++++ Quoted text

PORTLAND — A new Maine Turnpike toll-increase option presented Thursday would mean previously proposed toll hikes could be revised downward by as much as 50 cents at certain interchanges.
Under the new scenario, those paying cash tolls at the New Gloucester toll plaza would pay $2.25 and those passing through the West Gardiner toll plaza would pay $1.75.
The previous plan, which drew citizen fervor during an Auburn public meeting in June, would have bumped those tolls to $2.50 and $2, respectively. The tolls are currently $1.75 at New Gloucester and $1.25 at West Gardiner.
The new plan could also remove a proposed increase to the multiplier that commercial vehicles pay. That change would allow Maine’s commercial trucking industry to avoid a more than $2 million annual increase in toll expenses.
After a round of raucous and often emotional public hearings, the Maine Turnpike Authority board of directors met Thursday to discuss its plans to increase toll revenue in an effort to maintain the highway’s debt payments in future years. No vote was taken.
MTA staff presented the board — representatives from the counties through which the turnpike slices — with some new numbers, including a revision downward in the revenue it will need to make debt payments.
Treasurer Douglas Davidson said borrowing for several capital improvement projects that would not be ready for construction this year could be delayed to future budgets.
In all, about $84 million worth of projects could be pushed to future budgets, Davidson said.
The debt payments on those projects would save the authority about $5 million a year, meaning the additional amount the authority now needs to raise each year is $21 million, down from a previous figure of $26 million.
One of the projects that’s delayed because of federal permitting and other issues is an interchange expansion and renovation for Exit 80 in Lewiston.
Regular and ongoing maintenance including annual bridge repair and paving projects were not subject to the change for capital improvements and would continue under the plan.
Another savings of about $2 million would be realized by delaying the replacement of turnpike guide signs that promote area attractions. Those signs are typically replaced every 20 years, but they were deemed adequate.
Delaying the debt would help the authority get past a bulge in debt-service payments coming due in the next two years, mostly for expansion and bridge-replacement projects that have been completed or are in the works.
Turnpike Authority Executive Director Peter Mills said the staff took a “microscopic” look at everything in the budget after the initial public meetings on the tolls. One unifying message directors and staff heard from those meetings was that the proposed hikes were too much for the current economic times and ought to be reduced, Mills said.
While the MTA has reduced its operating costs by more than 10 percent over the past two years, Mills said, the public often doesn’t realize the authority’s largest expense remains its debt payments on bonds for capital improvements.

++++++++
++++ Dataset section

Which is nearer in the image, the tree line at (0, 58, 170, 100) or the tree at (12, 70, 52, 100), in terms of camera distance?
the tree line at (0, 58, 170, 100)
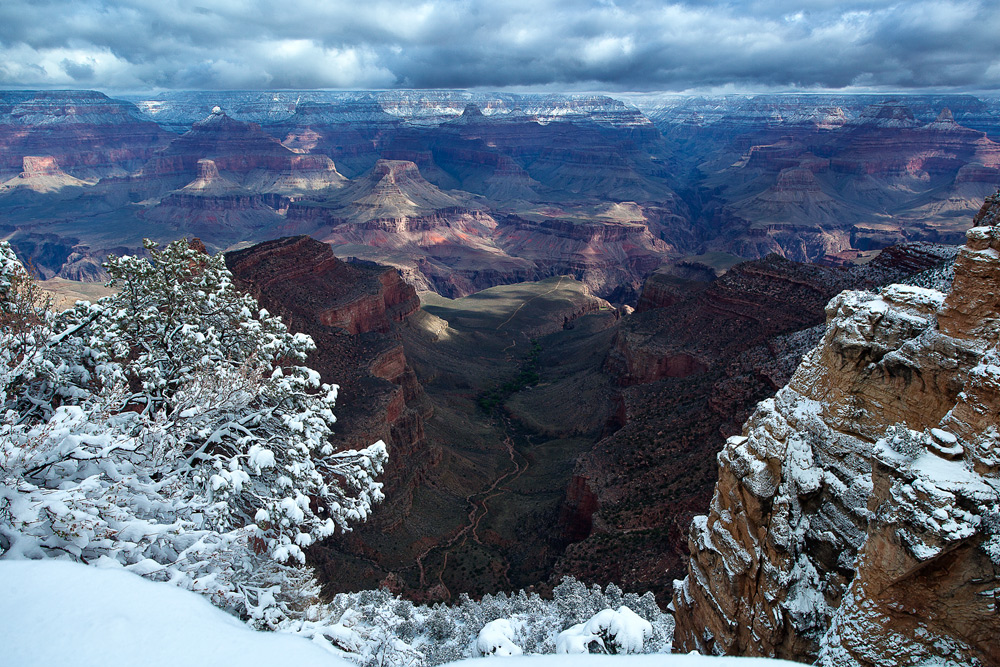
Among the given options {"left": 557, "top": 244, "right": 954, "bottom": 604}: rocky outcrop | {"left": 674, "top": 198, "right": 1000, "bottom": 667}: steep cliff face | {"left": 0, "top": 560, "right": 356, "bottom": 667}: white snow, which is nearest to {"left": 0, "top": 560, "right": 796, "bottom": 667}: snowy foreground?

++++++++

• [Stated problem A]
In the Maine Turnpike toll article, what would cash payers at the West Gardiner toll plaza pay under the new scenario?
• [Stated problem B]
Write the next few paragraphs of the Maine Turnpike toll article, picking up after its final sentence.
The material plays no part here.

• [Exercise result A]
$1.75

• [Exercise result B]
Decreasing the borrowing would give the authority “more breathing space to pay down the debts, interest and principle that are coming due through the years 2014 to 2018,” he said.
Androscoggin County’s representative on the board, Robert Stone of Auburn, pitched an alternative plan to lessen the burden on New Gloucester but double from $1 to $2 the cash tolls drivers pay to exit onto Interstate 295.
Stone said his tolling scheme was designed to generate the revenue the turnpike needs, promote greater E-ZPass usage and extract more revenue from out-of-state travelers.
His plan also would equalize toll inequities facing Lewiston-Auburn travelers who have no alternate “free” route similar to I-295, Stone said.
He said out-of-state travelers get a real bargain when they divert off the turnpike and up I-295. He said tolls for 13 miles in New Hampshire are $2, or $4 for a round trip, while those shooting up I-295 are $2 for 53 miles.
Those diversions off the turnpike mean that those who do have to use the ‘pike pay more for it.
“I really have a problem with that, because Maine motorists are really getting hosed,” Stone said.
He also promoted the idea of not increasing the multiplier for commercial vehicles, saying their traffic was vital to commerce in Maine and to the economy in Lewiston-Auburn, in particular.
“I think it’s very, very important that the authority does not become an impediment to economic growth in the state,” Stone said.
Others on the panel said they understood his point of view but felt it was only fair that commercial truckers pay their share, especially given the impact they have on the roadway.
Turnpike staff also presented numbers showing the state’s only toll road was ranked near the bottom in overall toll costs, both for passenger cars and commercial vehicles when compared to other toll roads in the country.
Even with the increases, Maine’s toll roads would remain among the least expensive.
As for increasing the exit to I-295 tolls, Daniel Wathen, chairman of the MTA board, said that would be viewed as the authority extending its reach and it would be seen as a “de facto” toll on I-295, which was built with state and federal interstate highway funds and could not legally be tolled.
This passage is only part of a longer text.